This weekend the Montreal Canadiens and Arizona Coyotes kicked off the offseason completing a one-for-one deal, with Max Domi going to the Habs and Alex Galchenyuk being sent back to the Yotes. At first glance, the swap doesn’t appear to be a bad trade for either team.
Arizona gets a miscast, potential first-line center in Galchenyuk with tremendous upside.
The Canadiens, meanwhile, had little interest sticking with Galchenyuk and unlocking his full potential and see Domi as a competent replacement, which he is.
Montreal’s decision comes down to having no idea what to do with their homegrown, talented goal-scorer, as the 24-year-old was used up and down the lineup, at a position he wasn’t happy with (left wing). Galchenyuk finished second on the Canadiens with 51 points, chipping in 19 goals. It wasn’t his best year – like when the U.S. born player hit 30 goals in 2015-16 – but considering his usage and trust issues from his coach, his production was solid.
Head coach Claude Julien clearly didn’t see eye-to-eye with him and it’s probably best for both parties to start fresh without each other.
Alex Galchenyuk says he asked to play centre at the end of the year and Claude Julien said no. I wonder if that was when they were using Paul Byron at centre.
— Conor McKenna (@mckennaconor) June 16, 2018
With a bigger role in Arizona, there’s little reason to believe he can’t hit the 30 goal mark again. Galchenyuk’s got All-Star skill he just needs to be put in a position to succeed. Landing with the Coyotes should do wonders for his production and confidence.
On the flip side, Domi, 23, is coming off a rough year in the desert. He scored just nine times (four into the empty net) in 2017-18.
Where the 23-year-old excelled, however, was setting up his teammates, as Domi finished third on Arizona with 36 assists. He’s a physical, pesky winger with an OK scoring touch and excellent vision. In GM Marc Bergevin’s eyes, he acquired a younger, cheaper player in exchange for a talent he saw no long-term future with. He immediately signed Domi to a reasonable extension.
Two-year contract ($3.15 million AAV) for Max Domi.
— Canadiens Montréal (@CanadiensMTL) June 16, 2018
Still, I get the feeling the Canadiens should probably take away Bergevin’s phone when he tries to make his next one-for-one deal.
Swapping Galchenyuk out for Domi isn’t on the level of a stink as say, trading P.K. Subban for Shea Weber or dealing Mikhail Sergachev for Jonathan Drouin (it’s unfair to fully say that was a complete bust), but the longtime Canadiens GM’s asset mismanagement plus the organizations handling of Galchenyuk was simply poor.

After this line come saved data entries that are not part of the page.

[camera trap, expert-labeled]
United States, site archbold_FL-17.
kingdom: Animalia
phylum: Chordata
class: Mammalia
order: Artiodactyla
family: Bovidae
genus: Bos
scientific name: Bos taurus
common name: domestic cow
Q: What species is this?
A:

Montreal needed a number one center desperately, a void the organization tried to fill by acquiring Drouin. Galchenyuk clearly wanted a chance at the position and never got that shot despite being an obvious candidate. Throughout his time in Montreal, Galchenyuk performed mostly as best he could with the opportunity he was given. He was shifted around, criticized constantly and never fully utilized by a team who could have used him. It was weird.
GM John Chayka already said Galchenyuk is going to finally get a shot up the middle.
Alex Galchenyuk on Coyotes GM John Chayka acknowledging his abilities & potential at center: "The second I went on social media & read the comments about me playing center, that’s what I want and I’m excited about it. I’m preparing already for it & I can’t wait to get started."
— Craig Morgan (@craigsmorgan) June 16, 2018
Bringing in Domi doesn’t plug any of the Canadiens holes, nor does it give them a clearer picture going forward. They’ll save a little bit of salary in cap room over the next two seasons (over $1.8 million per) but that’s not enough to justify the talent decrease.
Domi isn’t going to enter the Canadiens lineup, become a superstar and reset the culture. Its sort of known what Domi is by now – a 50 to 60-point second-line guy who plays the game hard. However, Galchenyuk’s potential is still much higher despite him being a tad older.
The Canadiens settled for a safe choice over development or lineup needs. It’s not a huge loss for Bergevin and company, but constantly downgrading in trades has hurt the Canadiens window big-time. The move won’t propel them forward to contention as they aren’t better after this deal. Arizona, meanwhile, has to be thrilled.